■ **What is expected**
Transcribe the entries below exactly; leave every image out.

Excerpt from a dataset:
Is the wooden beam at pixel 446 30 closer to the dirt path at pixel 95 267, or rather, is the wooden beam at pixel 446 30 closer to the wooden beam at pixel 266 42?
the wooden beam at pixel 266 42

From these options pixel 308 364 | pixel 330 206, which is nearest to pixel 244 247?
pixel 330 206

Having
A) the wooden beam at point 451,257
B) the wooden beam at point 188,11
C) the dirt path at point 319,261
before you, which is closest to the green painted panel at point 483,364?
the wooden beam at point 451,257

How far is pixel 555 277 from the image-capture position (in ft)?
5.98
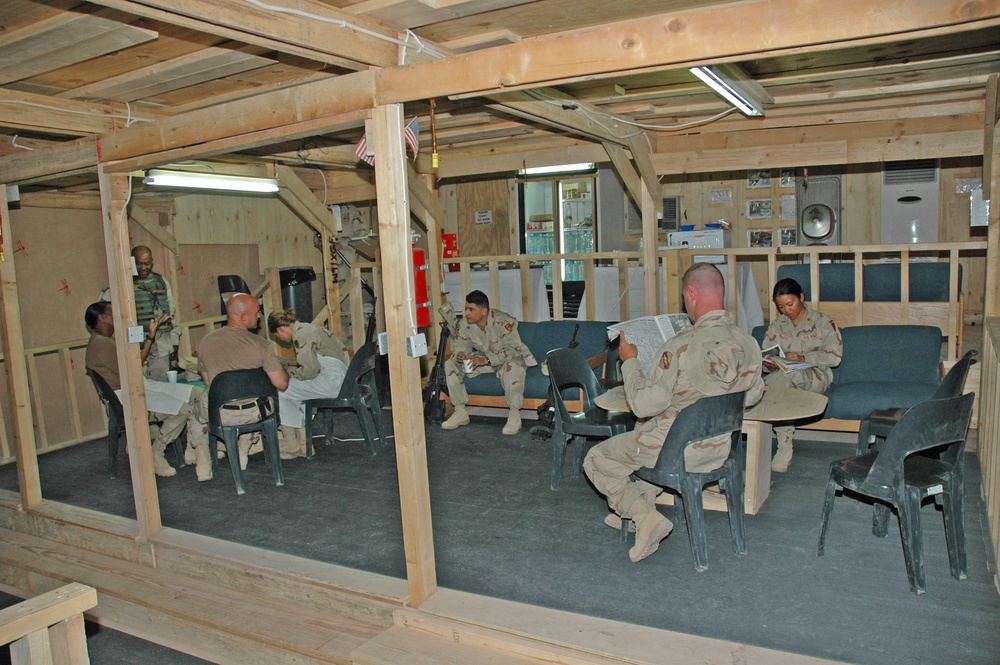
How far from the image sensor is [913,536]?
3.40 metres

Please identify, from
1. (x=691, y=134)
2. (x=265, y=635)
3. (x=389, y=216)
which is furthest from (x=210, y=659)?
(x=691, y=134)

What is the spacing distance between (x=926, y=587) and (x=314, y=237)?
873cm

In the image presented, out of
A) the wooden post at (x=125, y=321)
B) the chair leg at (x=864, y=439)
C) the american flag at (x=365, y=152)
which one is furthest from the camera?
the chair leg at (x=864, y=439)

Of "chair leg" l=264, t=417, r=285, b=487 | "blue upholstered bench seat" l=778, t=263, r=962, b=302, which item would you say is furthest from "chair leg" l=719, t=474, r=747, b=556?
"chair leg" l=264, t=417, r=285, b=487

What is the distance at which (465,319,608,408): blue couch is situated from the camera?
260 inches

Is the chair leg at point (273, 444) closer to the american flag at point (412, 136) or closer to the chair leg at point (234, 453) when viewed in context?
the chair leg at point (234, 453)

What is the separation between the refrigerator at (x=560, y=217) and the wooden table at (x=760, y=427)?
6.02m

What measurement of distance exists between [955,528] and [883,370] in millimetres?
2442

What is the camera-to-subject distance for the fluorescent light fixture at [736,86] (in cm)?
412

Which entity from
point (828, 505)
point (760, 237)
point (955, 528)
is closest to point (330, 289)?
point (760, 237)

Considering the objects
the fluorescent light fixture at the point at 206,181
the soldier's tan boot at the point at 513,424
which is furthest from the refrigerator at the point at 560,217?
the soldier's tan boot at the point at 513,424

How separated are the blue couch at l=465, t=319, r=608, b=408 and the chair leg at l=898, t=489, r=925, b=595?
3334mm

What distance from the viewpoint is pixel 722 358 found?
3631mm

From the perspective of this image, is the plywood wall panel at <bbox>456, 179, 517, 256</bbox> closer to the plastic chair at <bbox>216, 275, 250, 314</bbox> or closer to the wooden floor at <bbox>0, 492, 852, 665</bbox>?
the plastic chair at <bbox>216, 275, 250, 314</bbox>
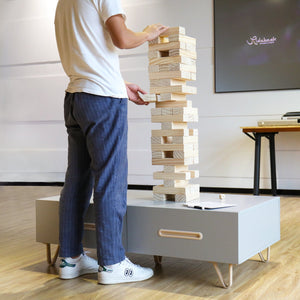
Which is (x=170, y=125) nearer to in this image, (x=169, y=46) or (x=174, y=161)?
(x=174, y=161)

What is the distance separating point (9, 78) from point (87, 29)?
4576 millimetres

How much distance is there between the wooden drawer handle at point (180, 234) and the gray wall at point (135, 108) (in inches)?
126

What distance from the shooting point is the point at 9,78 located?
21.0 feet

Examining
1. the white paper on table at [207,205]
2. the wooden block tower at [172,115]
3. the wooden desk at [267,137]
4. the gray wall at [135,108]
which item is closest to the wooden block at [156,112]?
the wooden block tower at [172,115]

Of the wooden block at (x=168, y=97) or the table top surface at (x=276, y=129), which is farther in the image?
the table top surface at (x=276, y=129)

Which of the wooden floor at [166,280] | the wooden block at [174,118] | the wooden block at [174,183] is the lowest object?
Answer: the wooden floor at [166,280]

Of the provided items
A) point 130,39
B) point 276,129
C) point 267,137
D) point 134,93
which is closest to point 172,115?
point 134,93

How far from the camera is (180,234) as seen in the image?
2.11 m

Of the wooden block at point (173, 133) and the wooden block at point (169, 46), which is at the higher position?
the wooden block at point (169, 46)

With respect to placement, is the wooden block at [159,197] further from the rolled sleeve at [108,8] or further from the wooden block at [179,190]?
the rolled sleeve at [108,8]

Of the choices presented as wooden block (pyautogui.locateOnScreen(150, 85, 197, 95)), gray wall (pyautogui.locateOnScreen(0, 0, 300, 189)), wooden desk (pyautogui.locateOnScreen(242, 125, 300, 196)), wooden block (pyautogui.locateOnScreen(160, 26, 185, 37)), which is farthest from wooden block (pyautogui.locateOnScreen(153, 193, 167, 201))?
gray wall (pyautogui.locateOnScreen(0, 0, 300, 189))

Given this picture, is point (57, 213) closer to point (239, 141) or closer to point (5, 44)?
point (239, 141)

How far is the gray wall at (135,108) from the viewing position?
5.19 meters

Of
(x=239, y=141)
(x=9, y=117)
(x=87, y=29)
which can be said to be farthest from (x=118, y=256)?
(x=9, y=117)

■ **Response below**
Is the wooden beam at pixel 446 30 closer to the dirt path at pixel 95 267, or rather, is the wooden beam at pixel 446 30 closer to the wooden beam at pixel 266 42?
the wooden beam at pixel 266 42

From these options pixel 308 364 | pixel 330 206, which is nearest to pixel 244 247?
pixel 330 206

Having
A) the wooden beam at point 451,257
B) the wooden beam at point 188,11
C) the dirt path at point 319,261
before you, which is closest to the green painted panel at point 483,364?
the wooden beam at point 451,257

How far is pixel 555 277 from the image-capture position (in ft)?
5.98
How far from the image sensor is [913,536]?
3.40 metres

Please identify, from
1. (x=691, y=134)
2. (x=265, y=635)
3. (x=389, y=216)
which is furthest from (x=210, y=659)?
(x=691, y=134)

What is the spacing distance between (x=926, y=587) and (x=314, y=237)?
873cm

In the image presented, out of
A) the wooden post at (x=125, y=321)
B) the chair leg at (x=864, y=439)
C) the american flag at (x=365, y=152)
which one is furthest from the camera?
the chair leg at (x=864, y=439)

Of "chair leg" l=264, t=417, r=285, b=487 | "blue upholstered bench seat" l=778, t=263, r=962, b=302, which item would you say is furthest from "chair leg" l=719, t=474, r=747, b=556?
"chair leg" l=264, t=417, r=285, b=487

What is the distance at which (465,319,608,408): blue couch is situated from the camera?
260 inches

Is the chair leg at point (273, 444) closer to the american flag at point (412, 136) or closer to the chair leg at point (234, 453) when viewed in context?
the chair leg at point (234, 453)

What is the separation between the refrigerator at (x=560, y=217) and the wooden table at (x=760, y=427)?
6.02m

What measurement of distance exists between [955,528] and [883,370] in millimetres?
2442

What is the camera-to-subject distance for the fluorescent light fixture at [736,86] (in cm)?
412

Which entity from
point (828, 505)
point (760, 237)
point (955, 528)
is closest to point (330, 289)?
point (760, 237)

Considering the objects
the fluorescent light fixture at the point at 206,181
the soldier's tan boot at the point at 513,424
which is furthest from the refrigerator at the point at 560,217?
the soldier's tan boot at the point at 513,424

How separated are the blue couch at l=465, t=319, r=608, b=408 and the chair leg at l=898, t=489, r=925, b=595?
3334mm

What distance from the viewpoint is pixel 722 358 found?
3631mm

From the perspective of this image, is the plywood wall panel at <bbox>456, 179, 517, 256</bbox> closer to the plastic chair at <bbox>216, 275, 250, 314</bbox> or closer to the wooden floor at <bbox>0, 492, 852, 665</bbox>?
the plastic chair at <bbox>216, 275, 250, 314</bbox>
Which is (x=170, y=125) nearer to in this image, (x=169, y=46) or (x=174, y=161)?
(x=174, y=161)

What is the distance separating point (9, 78) from point (87, 29)?
4576 millimetres

How much distance is there between the wooden drawer handle at point (180, 234) and the gray wall at point (135, 108) (in inches)?
126

What distance from the shooting point is the point at 9,78 located?
21.0 feet

Examining
1. the white paper on table at [207,205]
2. the wooden block tower at [172,115]
3. the wooden desk at [267,137]
4. the gray wall at [135,108]
which item is closest to the wooden block at [156,112]?
the wooden block tower at [172,115]

Of the wooden block at (x=168, y=97) or the table top surface at (x=276, y=129), which is farther in the image?
the table top surface at (x=276, y=129)

Which of the wooden floor at [166,280] | the wooden block at [174,118] | the wooden block at [174,183] is the lowest object?
Answer: the wooden floor at [166,280]

Of the provided items
A) point 130,39
B) point 276,129
C) point 267,137
D) point 134,93
which is closest to point 172,115?
point 134,93

How far from the camera is (180,234) as seen in the image?
2.11 m

Of the wooden block at point (173, 133) and the wooden block at point (169, 46), which is at the higher position?
the wooden block at point (169, 46)

With respect to placement, is the wooden block at [159,197] further from the rolled sleeve at [108,8] or further from the wooden block at [179,190]?
the rolled sleeve at [108,8]

Of the choices presented as wooden block (pyautogui.locateOnScreen(150, 85, 197, 95)), gray wall (pyautogui.locateOnScreen(0, 0, 300, 189)), wooden desk (pyautogui.locateOnScreen(242, 125, 300, 196)), wooden block (pyautogui.locateOnScreen(160, 26, 185, 37)), which is farthest from wooden block (pyautogui.locateOnScreen(153, 193, 167, 201))?
gray wall (pyautogui.locateOnScreen(0, 0, 300, 189))

Given this picture, is point (57, 213) closer to point (239, 141) or closer to point (5, 44)?
point (239, 141)

How far is the gray wall at (135,108) from the viewing position?
5.19 meters

Of
(x=239, y=141)
(x=9, y=117)
(x=87, y=29)
which can be said to be farthest from (x=118, y=256)?
(x=9, y=117)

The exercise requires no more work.